3. Let us think about another water supply scheme in a village where people spend more effort and money to get water from their own sources (during the wet season) and distant ones (during other seasons). Let us assume that people spend Rs 0.05 Rs for a litre of water. They are currently getting 10,000 litres of water. It is here that a centralized water supply scheme is built by a development organization. This scheme plans to supply water at a subsidized rate of Rs 0.01 per litre, even though the cost of supply could be higher. An important implication is that people who are using 10,000 litres at a cost of Rs 0.05/l will be using more water when it is supplied at Rs. 0.01/l. This increase in demand should be considered for fixing the capacity of the new scheme. Let us assume that the increased demand is 30,000 litres. In this case, there is a non-incremental part of 10,000 litres (which is to displace the existing sources of water that are costly) and an incremental part, which is the remaining 20,000 litres. Let us assume that the social cost of supplying water through the new scheme is Rs. 0.02 litres per supply. What is the social benefit of this water supply? We have noted that the incremental part should be valued at the rate that people are willing to pay for additional water. Here, we have indications that people who consume 10,000 litres at Rs. 05/l increase their demand to 30,000 litres when the price comes down to Rs 0.01/l. The consumer surplus for the incremental part is 20,000* [(0.05-0.01)/2] = 600 (Rs) per day. The non-incremental part should be valued by considering the reduced cost of its supply. There is an approximate gain of Rs. 03/l (i.e., 0.05/l was the average cost when people used conventional sources, and that cost has come down to 0.02/l when the new system is implemented). The gain in this regard is approximately 10,000* Rs. 03/l = 300 (Rs) per day. In addition, Rs.01/l is charged for 30,000 litres supplied every day and this provides a revenue equal to Rs 300 per day. Hence, the total gross benefit is 600+300+300 = 1200 (Rs) per day. It may be noted that people are paying only Rs 300 even though the total social benefit is Rs 1200 per day.

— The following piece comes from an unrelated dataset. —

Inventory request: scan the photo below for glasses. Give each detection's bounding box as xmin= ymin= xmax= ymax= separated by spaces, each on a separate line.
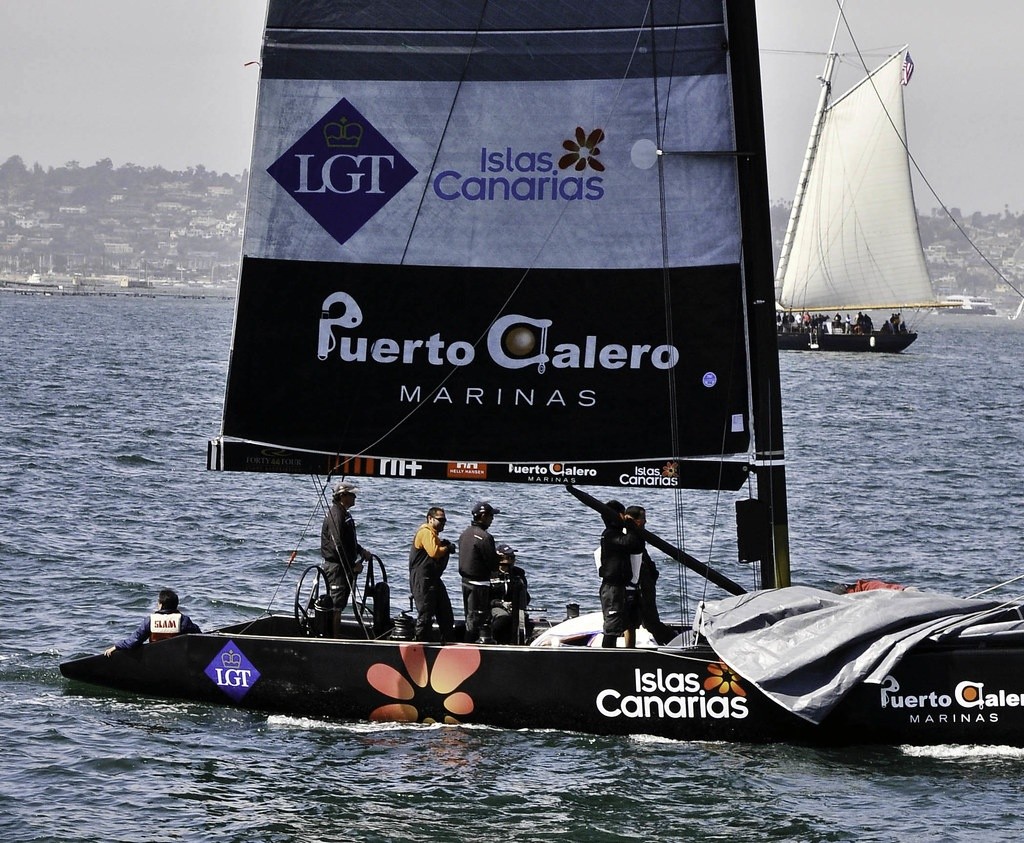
xmin=485 ymin=514 xmax=494 ymax=519
xmin=431 ymin=515 xmax=446 ymax=523
xmin=500 ymin=555 xmax=515 ymax=560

4. Now let us consider a village where people use a jeep to go to the nearby town. The jeep charges Rs 50 per trip. Currently, on an average, there are 300 person-trips from the village per month. An organization plans to introduce a small bus. If the bus charges only Rs 10 per trip, the number of travellers would go up from 300 per month to 1500. The cost of a trip by the small bus is fixed at Rs 9. How do we calculate the social benefits of the introduction of the bus here? There are incremental and non-incremental parts in this – incremental is 1200 trips while the non-incremental part is 300 trips. The social gain of the non-incremental part is to be assessed through the reduction in the cost of the trip. This is approximately 300*(Rs. 50 – Rs 9.0) = 300* Rs 41 = Rs 12300 per month. The incremental part is to be valued based on the demand of consumers. They were willing to travel only 300 trips when the price was Rs 50/trip, and it has gone up to 1500 trips when the price comes down to Rs 10 per trip. The consumer surplus in this regard is 1200 * [(Rs 50 –Rs 10)/2] = 24000 (Rs) per month. In addition, the organization running the bus gets a revenue of Rs 10 per trip and this fetches Rs 15000 per month. The total social benefit from introducing the bus is 12300+24000+15000 = Rs 51300. It may be noted that out of this total (societal) gain, the organization running the bus gets only Rs 12000 per month.

It is not difficult to devise such examples or abstractions based on real cases. These may demonstrate to practitioners the basic ideas regarding the assessment of benefits of development projects.